▸ The task
The entries should be given again in full. Alter nothing.

▸ Input records
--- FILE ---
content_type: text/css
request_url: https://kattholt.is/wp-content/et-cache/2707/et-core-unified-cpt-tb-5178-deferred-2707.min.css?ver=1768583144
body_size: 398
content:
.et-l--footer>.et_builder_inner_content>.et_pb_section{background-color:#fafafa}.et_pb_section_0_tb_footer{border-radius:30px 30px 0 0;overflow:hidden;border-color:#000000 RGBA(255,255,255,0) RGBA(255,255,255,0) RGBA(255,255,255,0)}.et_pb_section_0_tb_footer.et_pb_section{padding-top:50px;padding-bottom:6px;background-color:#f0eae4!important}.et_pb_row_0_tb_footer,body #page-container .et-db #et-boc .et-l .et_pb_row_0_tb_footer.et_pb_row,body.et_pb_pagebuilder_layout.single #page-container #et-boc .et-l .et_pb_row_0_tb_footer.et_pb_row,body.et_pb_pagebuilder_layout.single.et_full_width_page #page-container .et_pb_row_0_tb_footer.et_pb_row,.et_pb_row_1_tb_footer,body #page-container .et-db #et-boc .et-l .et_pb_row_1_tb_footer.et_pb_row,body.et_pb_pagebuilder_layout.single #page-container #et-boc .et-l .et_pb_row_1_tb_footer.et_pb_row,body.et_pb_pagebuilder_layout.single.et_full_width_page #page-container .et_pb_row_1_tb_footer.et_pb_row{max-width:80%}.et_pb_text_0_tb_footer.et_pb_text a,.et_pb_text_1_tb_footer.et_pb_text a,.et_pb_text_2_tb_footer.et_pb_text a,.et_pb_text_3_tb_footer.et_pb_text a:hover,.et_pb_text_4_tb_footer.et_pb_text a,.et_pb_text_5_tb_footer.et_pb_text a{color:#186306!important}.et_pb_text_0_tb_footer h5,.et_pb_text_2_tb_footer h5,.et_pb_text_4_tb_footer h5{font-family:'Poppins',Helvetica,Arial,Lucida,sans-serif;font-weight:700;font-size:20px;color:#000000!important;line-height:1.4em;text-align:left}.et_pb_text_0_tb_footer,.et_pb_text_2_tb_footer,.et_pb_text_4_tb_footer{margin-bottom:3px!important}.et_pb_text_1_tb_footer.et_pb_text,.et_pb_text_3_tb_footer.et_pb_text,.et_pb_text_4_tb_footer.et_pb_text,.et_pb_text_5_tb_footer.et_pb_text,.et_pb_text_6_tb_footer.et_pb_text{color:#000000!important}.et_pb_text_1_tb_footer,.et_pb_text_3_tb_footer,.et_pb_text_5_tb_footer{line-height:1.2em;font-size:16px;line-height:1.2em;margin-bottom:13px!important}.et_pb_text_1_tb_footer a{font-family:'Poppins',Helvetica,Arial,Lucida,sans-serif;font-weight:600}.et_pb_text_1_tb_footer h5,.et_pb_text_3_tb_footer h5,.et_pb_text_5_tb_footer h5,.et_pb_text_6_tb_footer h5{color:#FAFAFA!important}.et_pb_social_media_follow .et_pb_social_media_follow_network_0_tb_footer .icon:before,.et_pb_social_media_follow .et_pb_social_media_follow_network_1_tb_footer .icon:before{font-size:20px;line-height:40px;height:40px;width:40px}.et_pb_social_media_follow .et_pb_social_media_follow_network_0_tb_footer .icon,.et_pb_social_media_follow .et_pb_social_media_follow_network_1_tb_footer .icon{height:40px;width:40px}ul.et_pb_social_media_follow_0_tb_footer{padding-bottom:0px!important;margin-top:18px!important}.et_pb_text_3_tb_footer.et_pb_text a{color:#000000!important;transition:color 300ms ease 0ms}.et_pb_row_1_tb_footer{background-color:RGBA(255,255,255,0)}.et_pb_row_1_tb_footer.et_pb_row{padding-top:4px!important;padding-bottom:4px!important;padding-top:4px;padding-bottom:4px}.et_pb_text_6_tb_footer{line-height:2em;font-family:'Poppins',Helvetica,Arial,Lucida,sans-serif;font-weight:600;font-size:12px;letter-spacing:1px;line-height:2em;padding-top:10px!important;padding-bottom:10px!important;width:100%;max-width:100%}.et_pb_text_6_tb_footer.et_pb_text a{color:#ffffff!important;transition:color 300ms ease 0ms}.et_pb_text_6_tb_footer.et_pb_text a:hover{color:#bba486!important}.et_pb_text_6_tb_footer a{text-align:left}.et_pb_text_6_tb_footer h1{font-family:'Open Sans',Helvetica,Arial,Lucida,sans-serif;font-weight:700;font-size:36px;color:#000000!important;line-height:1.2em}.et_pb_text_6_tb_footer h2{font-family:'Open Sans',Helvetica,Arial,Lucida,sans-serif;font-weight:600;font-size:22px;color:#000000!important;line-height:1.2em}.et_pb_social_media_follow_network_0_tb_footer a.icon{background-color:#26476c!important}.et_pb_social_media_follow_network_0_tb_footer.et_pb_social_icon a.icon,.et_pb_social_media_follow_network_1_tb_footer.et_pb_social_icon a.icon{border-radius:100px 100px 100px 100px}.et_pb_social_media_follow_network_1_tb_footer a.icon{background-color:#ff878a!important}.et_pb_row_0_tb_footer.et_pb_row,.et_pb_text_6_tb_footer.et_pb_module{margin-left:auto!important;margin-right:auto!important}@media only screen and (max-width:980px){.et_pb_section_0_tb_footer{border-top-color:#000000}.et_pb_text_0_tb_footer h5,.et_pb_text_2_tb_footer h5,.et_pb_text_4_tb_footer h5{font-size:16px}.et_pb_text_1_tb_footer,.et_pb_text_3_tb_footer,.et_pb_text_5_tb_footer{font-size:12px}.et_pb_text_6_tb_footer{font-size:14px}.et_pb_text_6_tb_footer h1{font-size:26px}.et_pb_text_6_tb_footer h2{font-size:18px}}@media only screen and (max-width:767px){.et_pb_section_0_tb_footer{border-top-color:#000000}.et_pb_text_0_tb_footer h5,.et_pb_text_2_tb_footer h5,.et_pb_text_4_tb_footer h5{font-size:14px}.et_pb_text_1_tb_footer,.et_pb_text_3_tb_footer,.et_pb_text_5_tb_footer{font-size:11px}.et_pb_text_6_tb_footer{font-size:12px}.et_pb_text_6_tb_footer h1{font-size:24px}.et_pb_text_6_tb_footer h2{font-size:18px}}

▸ Your solution
--- FILE ---
content_type: text/css
request_url: https://kattholt.is/wp-content/et-cache/2707/et-core-unified-cpt-tb-5178-deferred-2707.min.css?ver=1768583144
body_size: 398
content:
.et-l--footer>.et_builder_inner_content>.et_pb_section{background-color:#fafafa}.et_pb_section_0_tb_footer{border-radius:30px 30px 0 0;overflow:hidden;border-color:#000000 RGBA(255,255,255,0) RGBA(255,255,255,0) RGBA(255,255,255,0)}.et_pb_section_0_tb_footer.et_pb_section{padding-top:50px;padding-bottom:6px;background-color:#f0eae4!important}.et_pb_row_0_tb_footer,body #page-container .et-db #et-boc .et-l .et_pb_row_0_tb_footer.et_pb_row,body.et_pb_pagebuilder_layout.single #page-container #et-boc .et-l .et_pb_row_0_tb_footer.et_pb_row,body.et_pb_pagebuilder_layout.single.et_full_width_page #page-container .et_pb_row_0_tb_footer.et_pb_row,.et_pb_row_1_tb_footer,body #page-container .et-db #et-boc .et-l .et_pb_row_1_tb_footer.et_pb_row,body.et_pb_pagebuilder_layout.single #page-container #et-boc .et-l .et_pb_row_1_tb_footer.et_pb_row,body.et_pb_pagebuilder_layout.single.et_full_width_page #page-container .et_pb_row_1_tb_footer.et_pb_row{max-width:80%}.et_pb_text_0_tb_footer.et_pb_text a,.et_pb_text_1_tb_footer.et_pb_text a,.et_pb_text_2_tb_footer.et_pb_text a,.et_pb_text_3_tb_footer.et_pb_text a:hover,.et_pb_text_4_tb_footer.et_pb_text a,.et_pb_text_5_tb_footer.et_pb_text a{color:#186306!important}.et_pb_text_0_tb_footer h5,.et_pb_text_2_tb_footer h5,.et_pb_text_4_tb_footer h5{font-family:'Poppins',Helvetica,Arial,Lucida,sans-serif;font-weight:700;font-size:20px;color:#000000!important;line-height:1.4em;text-align:left}.et_pb_text_0_tb_footer,.et_pb_text_2_tb_footer,.et_pb_text_4_tb_footer{margin-bottom:3px!important}.et_pb_text_1_tb_footer.et_pb_text,.et_pb_text_3_tb_footer.et_pb_text,.et_pb_text_4_tb_footer.et_pb_text,.et_pb_text_5_tb_footer.et_pb_text,.et_pb_text_6_tb_footer.et_pb_text{color:#000000!important}.et_pb_text_1_tb_footer,.et_pb_text_3_tb_footer,.et_pb_text_5_tb_footer{line-height:1.2em;font-size:16px;line-height:1.2em;margin-bottom:13px!important}.et_pb_text_1_tb_footer a{font-family:'Poppins',Helvetica,Arial,Lucida,sans-serif;font-weight:600}.et_pb_text_1_tb_footer h5,.et_pb_text_3_tb_footer h5,.et_pb_text_5_tb_footer h5,.et_pb_text_6_tb_footer h5{color:#FAFAFA!important}.et_pb_social_media_follow .et_pb_social_media_follow_network_0_tb_footer .icon:before,.et_pb_social_media_follow .et_pb_social_media_follow_network_1_tb_footer .icon:before{font-size:20px;line-height:40px;height:40px;width:40px}.et_pb_social_media_follow .et_pb_social_media_follow_network_0_tb_footer .icon,.et_pb_social_media_follow .et_pb_social_media_follow_network_1_tb_footer .icon{height:40px;width:40px}ul.et_pb_social_media_follow_0_tb_footer{padding-bottom:0px!important;margin-top:18px!important}.et_pb_text_3_tb_footer.et_pb_text a{color:#000000!important;transition:color 300ms ease 0ms}.et_pb_row_1_tb_footer{background-color:RGBA(255,255,255,0)}.et_pb_row_1_tb_footer.et_pb_row{padding-top:4px!important;padding-bottom:4px!important;padding-top:4px;padding-bottom:4px}.et_pb_text_6_tb_footer{line-height:2em;font-family:'Poppins',Helvetica,Arial,Lucida,sans-serif;font-weight:600;font-size:12px;letter-spacing:1px;line-height:2em;padding-top:10px!important;padding-bottom:10px!important;width:100%;max-width:100%}.et_pb_text_6_tb_footer.et_pb_text a{color:#ffffff!important;transition:color 300ms ease 0ms}.et_pb_text_6_tb_footer.et_pb_text a:hover{color:#bba486!important}.et_pb_text_6_tb_footer a{text-align:left}.et_pb_text_6_tb_footer h1{font-family:'Open Sans',Helvetica,Arial,Lucida,sans-serif;font-weight:700;font-size:36px;color:#000000!important;line-height:1.2em}.et_pb_text_6_tb_footer h2{font-family:'Open Sans',Helvetica,Arial,Lucida,sans-serif;font-weight:600;font-size:22px;color:#000000!important;line-height:1.2em}.et_pb_social_media_follow_network_0_tb_footer a.icon{background-color:#26476c!important}.et_pb_social_media_follow_network_0_tb_footer.et_pb_social_icon a.icon,.et_pb_social_media_follow_network_1_tb_footer.et_pb_social_icon a.icon{border-radius:100px 100px 100px 100px}.et_pb_social_media_follow_network_1_tb_footer a.icon{background-color:#ff878a!important}.et_pb_row_0_tb_footer.et_pb_row,.et_pb_text_6_tb_footer.et_pb_module{margin-left:auto!important;margin-right:auto!important}@media only screen and (max-width:980px){.et_pb_section_0_tb_footer{border-top-color:#000000}.et_pb_text_0_tb_footer h5,.et_pb_text_2_tb_footer h5,.et_pb_text_4_tb_footer h5{font-size:16px}.et_pb_text_1_tb_footer,.et_pb_text_3_tb_footer,.et_pb_text_5_tb_footer{font-size:12px}.et_pb_text_6_tb_footer{font-size:14px}.et_pb_text_6_tb_footer h1{font-size:26px}.et_pb_text_6_tb_footer h2{font-size:18px}}@media only screen and (max-width:767px){.et_pb_section_0_tb_footer{border-top-color:#000000}.et_pb_text_0_tb_footer h5,.et_pb_text_2_tb_footer h5,.et_pb_text_4_tb_footer h5{font-size:14px}.et_pb_text_1_tb_footer,.et_pb_text_3_tb_footer,.et_pb_text_5_tb_footer{font-size:11px}.et_pb_text_6_tb_footer{font-size:12px}.et_pb_text_6_tb_footer h1{font-size:24px}.et_pb_text_6_tb_footer h2{font-size:18px}}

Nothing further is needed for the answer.